→ DIRECTIONS
Please reproduce the items from their very beginning through the line containing "248L192 231H173L153 244L148", with both ends included, and nothing more.

→ MATERIAL SUPPLIED
§
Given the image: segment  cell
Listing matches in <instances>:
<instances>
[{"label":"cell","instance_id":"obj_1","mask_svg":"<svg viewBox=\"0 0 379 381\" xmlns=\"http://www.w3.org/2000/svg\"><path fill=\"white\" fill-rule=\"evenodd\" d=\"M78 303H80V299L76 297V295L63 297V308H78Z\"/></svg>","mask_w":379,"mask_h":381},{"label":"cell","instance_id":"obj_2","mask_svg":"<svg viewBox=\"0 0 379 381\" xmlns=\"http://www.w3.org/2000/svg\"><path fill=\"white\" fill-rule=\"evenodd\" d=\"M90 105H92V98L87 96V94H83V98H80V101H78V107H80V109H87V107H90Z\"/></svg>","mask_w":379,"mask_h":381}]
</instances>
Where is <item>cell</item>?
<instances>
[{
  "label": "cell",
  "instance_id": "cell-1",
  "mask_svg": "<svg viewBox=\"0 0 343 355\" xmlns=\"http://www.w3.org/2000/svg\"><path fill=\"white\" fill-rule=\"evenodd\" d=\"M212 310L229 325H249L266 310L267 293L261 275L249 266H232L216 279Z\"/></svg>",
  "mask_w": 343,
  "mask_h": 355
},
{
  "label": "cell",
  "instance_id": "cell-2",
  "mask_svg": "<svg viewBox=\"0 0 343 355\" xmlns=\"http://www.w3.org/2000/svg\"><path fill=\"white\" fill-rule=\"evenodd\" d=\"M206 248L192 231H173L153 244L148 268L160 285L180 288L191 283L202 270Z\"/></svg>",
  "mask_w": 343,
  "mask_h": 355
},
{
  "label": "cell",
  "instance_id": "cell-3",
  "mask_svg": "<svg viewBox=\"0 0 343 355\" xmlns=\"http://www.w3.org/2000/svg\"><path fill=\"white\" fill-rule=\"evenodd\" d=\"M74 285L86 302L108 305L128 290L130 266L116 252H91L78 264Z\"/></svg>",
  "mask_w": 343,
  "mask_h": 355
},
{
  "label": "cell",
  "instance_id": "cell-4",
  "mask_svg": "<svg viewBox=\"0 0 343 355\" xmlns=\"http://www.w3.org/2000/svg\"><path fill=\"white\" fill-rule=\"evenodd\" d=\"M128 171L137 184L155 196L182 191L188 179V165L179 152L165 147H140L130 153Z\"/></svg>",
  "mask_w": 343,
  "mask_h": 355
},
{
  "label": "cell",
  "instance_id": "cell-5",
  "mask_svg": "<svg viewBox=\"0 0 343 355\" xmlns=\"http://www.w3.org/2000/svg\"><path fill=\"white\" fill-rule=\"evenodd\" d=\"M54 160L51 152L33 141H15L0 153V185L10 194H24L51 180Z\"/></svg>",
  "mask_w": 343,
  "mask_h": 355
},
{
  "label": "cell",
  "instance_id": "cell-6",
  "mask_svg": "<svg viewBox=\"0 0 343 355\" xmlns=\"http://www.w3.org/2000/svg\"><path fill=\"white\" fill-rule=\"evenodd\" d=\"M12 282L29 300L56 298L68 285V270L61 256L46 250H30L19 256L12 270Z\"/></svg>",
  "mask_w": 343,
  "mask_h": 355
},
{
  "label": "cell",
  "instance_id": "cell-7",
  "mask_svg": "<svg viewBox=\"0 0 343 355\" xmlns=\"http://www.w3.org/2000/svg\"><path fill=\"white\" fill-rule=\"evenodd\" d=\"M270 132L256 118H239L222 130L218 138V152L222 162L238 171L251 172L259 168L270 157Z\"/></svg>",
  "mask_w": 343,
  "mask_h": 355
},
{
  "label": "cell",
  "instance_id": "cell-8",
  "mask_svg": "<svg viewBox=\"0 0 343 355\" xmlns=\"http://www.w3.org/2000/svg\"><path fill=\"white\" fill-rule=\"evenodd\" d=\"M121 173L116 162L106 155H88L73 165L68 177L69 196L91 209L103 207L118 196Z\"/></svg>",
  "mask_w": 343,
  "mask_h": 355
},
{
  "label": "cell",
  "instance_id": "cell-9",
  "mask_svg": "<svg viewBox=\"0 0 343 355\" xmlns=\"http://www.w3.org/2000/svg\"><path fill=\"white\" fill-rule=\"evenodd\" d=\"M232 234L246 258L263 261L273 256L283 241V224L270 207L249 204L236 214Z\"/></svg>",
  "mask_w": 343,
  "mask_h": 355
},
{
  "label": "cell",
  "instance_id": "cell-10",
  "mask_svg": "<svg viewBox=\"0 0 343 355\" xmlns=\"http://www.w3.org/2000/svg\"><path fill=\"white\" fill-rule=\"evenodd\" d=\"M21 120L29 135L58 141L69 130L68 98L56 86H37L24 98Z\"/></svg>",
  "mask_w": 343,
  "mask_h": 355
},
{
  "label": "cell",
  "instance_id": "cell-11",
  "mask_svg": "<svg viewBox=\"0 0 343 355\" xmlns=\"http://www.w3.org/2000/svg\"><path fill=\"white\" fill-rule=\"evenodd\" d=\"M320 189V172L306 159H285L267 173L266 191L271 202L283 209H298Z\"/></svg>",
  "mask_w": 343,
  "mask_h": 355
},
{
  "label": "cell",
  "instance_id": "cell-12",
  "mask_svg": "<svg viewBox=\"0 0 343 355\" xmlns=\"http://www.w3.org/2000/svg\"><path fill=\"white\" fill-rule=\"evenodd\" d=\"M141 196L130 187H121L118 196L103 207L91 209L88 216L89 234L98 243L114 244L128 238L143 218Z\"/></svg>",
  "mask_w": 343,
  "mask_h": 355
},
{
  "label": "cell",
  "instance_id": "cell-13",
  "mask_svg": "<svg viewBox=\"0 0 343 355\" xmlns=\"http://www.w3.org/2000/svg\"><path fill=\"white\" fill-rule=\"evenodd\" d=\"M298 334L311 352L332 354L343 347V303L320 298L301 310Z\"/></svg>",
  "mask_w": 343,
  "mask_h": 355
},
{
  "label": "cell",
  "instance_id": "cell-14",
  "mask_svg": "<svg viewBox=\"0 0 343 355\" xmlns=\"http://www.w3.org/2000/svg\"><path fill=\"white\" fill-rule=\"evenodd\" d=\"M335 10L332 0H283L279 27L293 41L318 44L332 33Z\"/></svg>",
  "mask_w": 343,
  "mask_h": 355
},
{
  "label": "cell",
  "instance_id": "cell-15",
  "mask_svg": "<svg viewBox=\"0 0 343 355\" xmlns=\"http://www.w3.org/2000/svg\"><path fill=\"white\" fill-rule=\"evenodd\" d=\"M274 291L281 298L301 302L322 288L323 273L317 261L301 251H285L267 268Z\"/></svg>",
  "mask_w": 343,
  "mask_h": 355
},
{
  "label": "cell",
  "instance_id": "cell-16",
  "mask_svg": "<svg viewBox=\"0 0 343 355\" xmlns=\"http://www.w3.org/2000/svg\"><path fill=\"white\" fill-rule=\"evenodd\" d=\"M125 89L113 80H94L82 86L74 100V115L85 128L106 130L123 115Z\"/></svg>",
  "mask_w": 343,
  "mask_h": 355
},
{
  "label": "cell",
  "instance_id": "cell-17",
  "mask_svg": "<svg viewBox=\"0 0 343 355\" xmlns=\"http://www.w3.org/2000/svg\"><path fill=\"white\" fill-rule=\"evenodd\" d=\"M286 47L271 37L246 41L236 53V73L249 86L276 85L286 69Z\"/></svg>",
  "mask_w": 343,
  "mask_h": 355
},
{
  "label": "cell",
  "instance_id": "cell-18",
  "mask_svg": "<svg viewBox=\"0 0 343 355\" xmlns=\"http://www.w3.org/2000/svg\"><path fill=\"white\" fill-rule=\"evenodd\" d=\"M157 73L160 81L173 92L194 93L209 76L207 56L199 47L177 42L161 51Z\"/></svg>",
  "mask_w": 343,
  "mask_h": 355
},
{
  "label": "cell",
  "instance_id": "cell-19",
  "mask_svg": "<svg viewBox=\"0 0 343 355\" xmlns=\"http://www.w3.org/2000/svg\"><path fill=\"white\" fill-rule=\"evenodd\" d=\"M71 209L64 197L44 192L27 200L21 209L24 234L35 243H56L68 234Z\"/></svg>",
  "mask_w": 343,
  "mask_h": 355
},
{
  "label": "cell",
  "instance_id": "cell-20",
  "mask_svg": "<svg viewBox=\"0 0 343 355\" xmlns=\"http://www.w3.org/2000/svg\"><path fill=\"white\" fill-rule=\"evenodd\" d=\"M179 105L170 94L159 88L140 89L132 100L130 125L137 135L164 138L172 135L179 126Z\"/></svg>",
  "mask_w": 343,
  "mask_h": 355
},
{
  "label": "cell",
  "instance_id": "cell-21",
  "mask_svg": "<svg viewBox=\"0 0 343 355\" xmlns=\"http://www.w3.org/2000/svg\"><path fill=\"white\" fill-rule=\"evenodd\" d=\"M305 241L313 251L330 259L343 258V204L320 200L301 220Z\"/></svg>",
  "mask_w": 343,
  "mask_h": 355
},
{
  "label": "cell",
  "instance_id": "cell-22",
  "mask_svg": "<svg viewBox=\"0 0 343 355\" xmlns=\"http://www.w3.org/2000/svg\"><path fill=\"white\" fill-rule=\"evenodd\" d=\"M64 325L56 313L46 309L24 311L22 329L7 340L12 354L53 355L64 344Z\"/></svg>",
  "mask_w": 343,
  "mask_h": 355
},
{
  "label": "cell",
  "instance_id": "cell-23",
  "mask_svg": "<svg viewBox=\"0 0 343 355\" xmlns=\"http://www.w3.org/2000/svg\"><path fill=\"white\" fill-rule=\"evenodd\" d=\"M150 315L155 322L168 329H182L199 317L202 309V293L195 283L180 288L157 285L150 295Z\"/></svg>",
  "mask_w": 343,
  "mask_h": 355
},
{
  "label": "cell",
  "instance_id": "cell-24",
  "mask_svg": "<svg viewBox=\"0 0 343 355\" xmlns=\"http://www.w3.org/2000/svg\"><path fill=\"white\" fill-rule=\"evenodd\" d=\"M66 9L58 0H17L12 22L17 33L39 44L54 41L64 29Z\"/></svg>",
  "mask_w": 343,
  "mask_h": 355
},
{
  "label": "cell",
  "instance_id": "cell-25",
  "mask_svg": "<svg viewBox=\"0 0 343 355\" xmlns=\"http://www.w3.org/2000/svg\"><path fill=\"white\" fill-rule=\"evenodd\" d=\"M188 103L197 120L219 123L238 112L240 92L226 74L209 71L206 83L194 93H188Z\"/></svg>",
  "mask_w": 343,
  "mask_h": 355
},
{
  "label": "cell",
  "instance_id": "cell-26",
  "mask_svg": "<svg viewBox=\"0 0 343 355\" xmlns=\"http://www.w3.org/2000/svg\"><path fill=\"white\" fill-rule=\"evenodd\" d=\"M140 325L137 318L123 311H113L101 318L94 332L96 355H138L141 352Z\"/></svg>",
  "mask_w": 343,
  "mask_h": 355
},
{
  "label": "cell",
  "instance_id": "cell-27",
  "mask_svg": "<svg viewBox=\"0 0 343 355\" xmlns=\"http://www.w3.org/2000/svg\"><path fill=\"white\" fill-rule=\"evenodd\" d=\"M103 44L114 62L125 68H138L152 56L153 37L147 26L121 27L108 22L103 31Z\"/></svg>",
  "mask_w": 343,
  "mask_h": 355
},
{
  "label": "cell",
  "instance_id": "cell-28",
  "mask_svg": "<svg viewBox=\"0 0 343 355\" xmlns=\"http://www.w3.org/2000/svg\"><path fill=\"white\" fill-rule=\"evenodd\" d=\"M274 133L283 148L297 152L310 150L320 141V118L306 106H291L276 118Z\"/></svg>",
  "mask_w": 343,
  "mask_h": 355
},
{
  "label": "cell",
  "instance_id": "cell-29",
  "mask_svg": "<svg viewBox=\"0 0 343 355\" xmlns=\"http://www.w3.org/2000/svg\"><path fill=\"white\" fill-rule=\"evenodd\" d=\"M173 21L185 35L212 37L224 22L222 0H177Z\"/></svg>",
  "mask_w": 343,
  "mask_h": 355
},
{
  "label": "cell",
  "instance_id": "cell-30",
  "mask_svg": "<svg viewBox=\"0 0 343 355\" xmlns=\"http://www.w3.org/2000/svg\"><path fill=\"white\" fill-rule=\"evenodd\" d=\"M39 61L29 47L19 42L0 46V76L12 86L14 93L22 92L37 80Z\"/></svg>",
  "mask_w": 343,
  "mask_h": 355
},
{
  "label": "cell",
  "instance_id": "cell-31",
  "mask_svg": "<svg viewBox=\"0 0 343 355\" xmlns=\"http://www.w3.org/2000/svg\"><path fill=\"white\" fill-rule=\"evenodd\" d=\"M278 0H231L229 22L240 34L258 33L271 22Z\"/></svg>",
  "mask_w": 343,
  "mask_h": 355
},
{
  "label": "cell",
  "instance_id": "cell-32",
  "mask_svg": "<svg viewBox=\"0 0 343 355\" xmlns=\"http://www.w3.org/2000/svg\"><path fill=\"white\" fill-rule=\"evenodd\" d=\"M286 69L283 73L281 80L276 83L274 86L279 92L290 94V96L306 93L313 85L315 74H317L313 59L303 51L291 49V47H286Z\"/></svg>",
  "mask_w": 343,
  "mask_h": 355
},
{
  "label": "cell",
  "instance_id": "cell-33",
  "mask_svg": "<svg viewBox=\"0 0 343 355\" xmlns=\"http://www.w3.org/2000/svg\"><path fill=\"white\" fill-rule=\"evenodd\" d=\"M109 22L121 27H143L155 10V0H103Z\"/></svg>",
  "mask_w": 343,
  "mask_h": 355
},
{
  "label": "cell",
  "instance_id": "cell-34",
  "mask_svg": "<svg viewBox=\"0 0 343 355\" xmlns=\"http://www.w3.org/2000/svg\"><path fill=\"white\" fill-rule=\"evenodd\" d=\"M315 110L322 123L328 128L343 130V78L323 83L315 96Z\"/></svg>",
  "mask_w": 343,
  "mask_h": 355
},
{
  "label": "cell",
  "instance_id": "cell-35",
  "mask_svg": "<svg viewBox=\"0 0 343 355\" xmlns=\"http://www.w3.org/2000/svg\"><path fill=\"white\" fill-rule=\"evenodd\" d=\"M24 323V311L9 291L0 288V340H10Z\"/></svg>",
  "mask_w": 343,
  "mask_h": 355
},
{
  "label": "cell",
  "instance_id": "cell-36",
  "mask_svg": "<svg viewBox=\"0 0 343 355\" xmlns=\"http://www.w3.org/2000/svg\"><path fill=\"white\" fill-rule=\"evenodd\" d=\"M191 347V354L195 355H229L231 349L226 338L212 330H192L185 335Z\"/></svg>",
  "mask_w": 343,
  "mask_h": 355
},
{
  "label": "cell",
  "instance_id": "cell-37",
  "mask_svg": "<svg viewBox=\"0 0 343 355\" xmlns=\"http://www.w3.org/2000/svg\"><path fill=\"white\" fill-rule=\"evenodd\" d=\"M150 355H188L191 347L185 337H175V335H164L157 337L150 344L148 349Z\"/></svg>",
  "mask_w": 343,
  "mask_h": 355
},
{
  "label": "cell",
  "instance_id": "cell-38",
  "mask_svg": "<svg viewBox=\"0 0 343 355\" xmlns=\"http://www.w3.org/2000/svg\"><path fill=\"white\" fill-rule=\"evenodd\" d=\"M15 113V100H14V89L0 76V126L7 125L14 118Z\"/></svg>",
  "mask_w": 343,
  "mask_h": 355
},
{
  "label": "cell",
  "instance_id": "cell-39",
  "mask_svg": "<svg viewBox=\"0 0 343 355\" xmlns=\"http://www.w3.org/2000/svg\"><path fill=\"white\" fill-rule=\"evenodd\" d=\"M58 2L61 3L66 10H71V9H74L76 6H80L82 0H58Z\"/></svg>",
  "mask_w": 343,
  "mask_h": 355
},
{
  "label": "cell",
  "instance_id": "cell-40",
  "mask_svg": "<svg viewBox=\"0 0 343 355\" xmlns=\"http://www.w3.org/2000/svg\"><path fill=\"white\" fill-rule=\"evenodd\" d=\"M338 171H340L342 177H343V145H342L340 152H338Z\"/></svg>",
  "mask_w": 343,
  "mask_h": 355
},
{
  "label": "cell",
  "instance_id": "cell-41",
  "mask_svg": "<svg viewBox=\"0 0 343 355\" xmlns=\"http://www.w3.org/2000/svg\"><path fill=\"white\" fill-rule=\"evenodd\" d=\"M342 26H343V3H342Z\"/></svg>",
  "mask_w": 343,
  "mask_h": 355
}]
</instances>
§
→ RESPONSE
Given the image: segment  cell
Listing matches in <instances>:
<instances>
[{"label":"cell","instance_id":"obj_1","mask_svg":"<svg viewBox=\"0 0 379 381\" xmlns=\"http://www.w3.org/2000/svg\"><path fill=\"white\" fill-rule=\"evenodd\" d=\"M78 303H80V299L76 297V295L63 297V308H78Z\"/></svg>","mask_w":379,"mask_h":381},{"label":"cell","instance_id":"obj_2","mask_svg":"<svg viewBox=\"0 0 379 381\" xmlns=\"http://www.w3.org/2000/svg\"><path fill=\"white\" fill-rule=\"evenodd\" d=\"M90 105H92V98L87 96V94H83V98H80V101H78V107H80V109H87V107H90Z\"/></svg>","mask_w":379,"mask_h":381}]
</instances>
Where is <item>cell</item>?
<instances>
[{
  "label": "cell",
  "instance_id": "cell-1",
  "mask_svg": "<svg viewBox=\"0 0 343 355\" xmlns=\"http://www.w3.org/2000/svg\"><path fill=\"white\" fill-rule=\"evenodd\" d=\"M212 310L229 325H249L266 310L267 293L261 275L249 266H232L216 279Z\"/></svg>",
  "mask_w": 343,
  "mask_h": 355
},
{
  "label": "cell",
  "instance_id": "cell-2",
  "mask_svg": "<svg viewBox=\"0 0 343 355\" xmlns=\"http://www.w3.org/2000/svg\"><path fill=\"white\" fill-rule=\"evenodd\" d=\"M206 248L192 231H173L153 244L148 268L160 285L180 288L191 283L202 270Z\"/></svg>",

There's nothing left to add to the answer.